> Kutipan Sumber
>>>>

Oleh karena itu, termasuk kesalahan besar jika seseorang memiliki pendapat lalu menganggap bahwa pendapat orang lain pasti salah. Yang namanya pendapat adalah hasil dari pemikiran sendiri. Berbeda jika sudah jelas dalam Al-Qur’an, sunnah, dan ijma’ (konsensus ulama). Siapa pun yang bertentangan dengan Al-Qur’an, sunnah, dan ijma’ pasti salah. Namun, terkadang ada perkara-perkara yang tidak ada nash yang sharih, atau perkara-perkara yang tidak ada ijma’ di dalamnya, sehingga diperbolehkan adanya ijtihad. Dalam hal ini, kita hanya memilih pendapat yang kita anggap lebih kuat. Selesai.

Adapun menganggap lawan kita sesat atau memastikan dia salah, padahal itu perkara ijtihadiyah, maka ini adalah kesalahan besar. Dalam perkara ijtihadiyah, bisa jadi pendapat yang kita rojihkan lebih lemah daripada pendapat saudara kita. Oleh karena tidak ada nash yang sharih dalam masalah ini, maka termasuk kesalahan besar jika seseorang menganggap pendapatnya yang benar lalu menyalahkan pendapat orang lain. Bahkan, di negeri kita sampai pada tingkat membully, menjelek-jelekkan, atau menjatuhkan orang lain, padahal itu hanya perbedaan pendapat.

<<<<

> Ketentuan Tugas
[1] Menurut kutipan tentang perbedaan pendapat, dalam keadaan apa ijtihad diperbolehkan?
[2] Tentukan apakah setiap pernyataan berikut sesuai dengan kutipan tentang perbedaan pendapat: (a) Siapa pun yang bertentangan dengan Al-Qur’an, sunnah, dan ijma’ pasti salah. (b) Dalam perkara ijtihadiyah, pendapat yang kita rojihkan selalu lebih kuat daripada pendapat saudara kita. (c) Pendapat merupakan hasil dari konsensus ulama.
[3] Teruskan kutipan tentang perbedaan pendapat dalam perkara ijtihadiyah, mulai setelah kalimat terakhirnya.

[Data relasi spasial]
>>>>

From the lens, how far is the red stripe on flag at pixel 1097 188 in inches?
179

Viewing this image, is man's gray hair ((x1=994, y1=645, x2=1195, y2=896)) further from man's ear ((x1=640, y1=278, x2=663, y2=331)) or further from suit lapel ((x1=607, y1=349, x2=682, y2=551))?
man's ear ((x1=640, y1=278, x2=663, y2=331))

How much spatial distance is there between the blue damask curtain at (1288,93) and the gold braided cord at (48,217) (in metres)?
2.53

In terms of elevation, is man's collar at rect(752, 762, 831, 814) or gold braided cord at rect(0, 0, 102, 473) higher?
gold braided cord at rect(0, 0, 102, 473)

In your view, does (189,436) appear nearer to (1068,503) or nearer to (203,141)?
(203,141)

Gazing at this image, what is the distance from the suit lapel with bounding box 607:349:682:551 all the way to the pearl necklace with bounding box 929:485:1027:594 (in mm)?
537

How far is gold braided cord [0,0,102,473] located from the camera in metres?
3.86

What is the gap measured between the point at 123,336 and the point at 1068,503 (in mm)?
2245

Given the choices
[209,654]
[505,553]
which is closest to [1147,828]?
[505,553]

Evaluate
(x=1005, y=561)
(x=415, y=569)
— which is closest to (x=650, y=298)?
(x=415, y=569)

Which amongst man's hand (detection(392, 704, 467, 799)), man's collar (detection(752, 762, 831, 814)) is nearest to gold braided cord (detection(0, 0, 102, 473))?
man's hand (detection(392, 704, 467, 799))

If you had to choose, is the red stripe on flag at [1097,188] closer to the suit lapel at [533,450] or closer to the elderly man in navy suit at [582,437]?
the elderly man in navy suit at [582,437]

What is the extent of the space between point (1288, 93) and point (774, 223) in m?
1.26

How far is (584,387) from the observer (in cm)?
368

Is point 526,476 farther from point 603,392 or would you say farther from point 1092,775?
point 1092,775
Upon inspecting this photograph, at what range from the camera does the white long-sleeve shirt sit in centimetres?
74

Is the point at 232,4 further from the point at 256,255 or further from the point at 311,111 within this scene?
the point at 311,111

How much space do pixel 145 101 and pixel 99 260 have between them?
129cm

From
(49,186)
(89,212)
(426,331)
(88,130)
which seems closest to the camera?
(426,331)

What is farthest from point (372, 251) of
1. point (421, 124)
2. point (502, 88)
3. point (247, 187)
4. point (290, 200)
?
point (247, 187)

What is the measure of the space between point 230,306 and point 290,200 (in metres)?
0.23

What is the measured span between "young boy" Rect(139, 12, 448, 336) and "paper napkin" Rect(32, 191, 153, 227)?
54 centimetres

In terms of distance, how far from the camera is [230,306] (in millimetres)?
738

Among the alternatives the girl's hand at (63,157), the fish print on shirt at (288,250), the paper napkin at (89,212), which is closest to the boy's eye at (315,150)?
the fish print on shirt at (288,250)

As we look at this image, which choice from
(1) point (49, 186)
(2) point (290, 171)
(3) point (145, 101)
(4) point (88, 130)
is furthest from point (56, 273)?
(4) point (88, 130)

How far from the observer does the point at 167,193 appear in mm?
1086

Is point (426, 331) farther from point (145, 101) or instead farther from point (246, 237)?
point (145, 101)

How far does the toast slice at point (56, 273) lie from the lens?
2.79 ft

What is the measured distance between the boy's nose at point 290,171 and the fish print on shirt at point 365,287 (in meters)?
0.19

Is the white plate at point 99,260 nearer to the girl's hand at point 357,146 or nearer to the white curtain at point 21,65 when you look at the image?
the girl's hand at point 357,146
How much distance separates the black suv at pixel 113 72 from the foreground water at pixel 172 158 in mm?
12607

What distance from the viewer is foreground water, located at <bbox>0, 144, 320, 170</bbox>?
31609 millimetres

<<<<

> Jawaban Berurutan
[1] Ijtihad diperbolehkan dalam perkara yang tidak memiliki nash yang sharih atau yang tidak ada ijma’ di dalamnya.

[2]
(a) Ya: "Siapa pun yang bertentangan dengan Al-Qur’an, sunnah, dan ijma’ pasti salah."
(b) Tidak: "bisa jadi pendapat yang kita rojihkan lebih lemah daripada pendapat saudara kita."
(c) Tidak: "Yang namanya pendapat adalah hasil dari pemikiran sendiri."

[3]
Saya pernah menyampaikan bahwa para sahabat tidak pernah memaksakan pendapatnya kepada sahabat yang lain. Sebagai contoh, Syuraih pernah berkata kepada Umar bin Khattab bahwa Ali bin Abi Thalib memutuskan suatu permasalahan begini dan begitu. Apa yang dikatakan oleh Umar? “Kalau aku sebagai qadhi (hakim), aku akan memutuskan berbeda.” Lalu Syuraih bertanya, “Kenapa engkau tidak putuskan saja, engkau kan Amirul Mukminin?” Umar menjawab, “Kalau ada nashnya, aku akan memutuskan, tapi ini hanya pendapat. Sedangkan pendapat itu sekutu.” Lihatlah, Umar sebagai Amirul Mukminin tidak memaksakan pendapatnya kepada Ali bin Abi Thalib.

Ini merupakan manhaj (metode) para sahabat. Sebagaimana sering kali diingatkan, dalam masalah-masalah ijtihadiyah, tidak boleh kita memaksakan pendapat, apalagi memastikan bahwa lawan kita pasti salah.

Oleh karena itu, kita tidak bisa memastikan. Bisa jadi lawan kita yang benar, atau bisa jadi kita yang salah. Dalam hal ini, kita hanya sebatas memilih pendapat yang kita pandang kuat, tentunya dengan argumentasi yang meyakinkan.

Lihatlah para sahabat di zaman Rasulullah Shallallahu ‘Alaihi wa Sallam. Pernahkah terjadi mereka berbeda pendapat? Iya, tetapi apakah para sahabat memaksakan pendapat satu sama lain? Tidak, kecuali jika sudah jelas-jelas bertabrakan dengan dalil.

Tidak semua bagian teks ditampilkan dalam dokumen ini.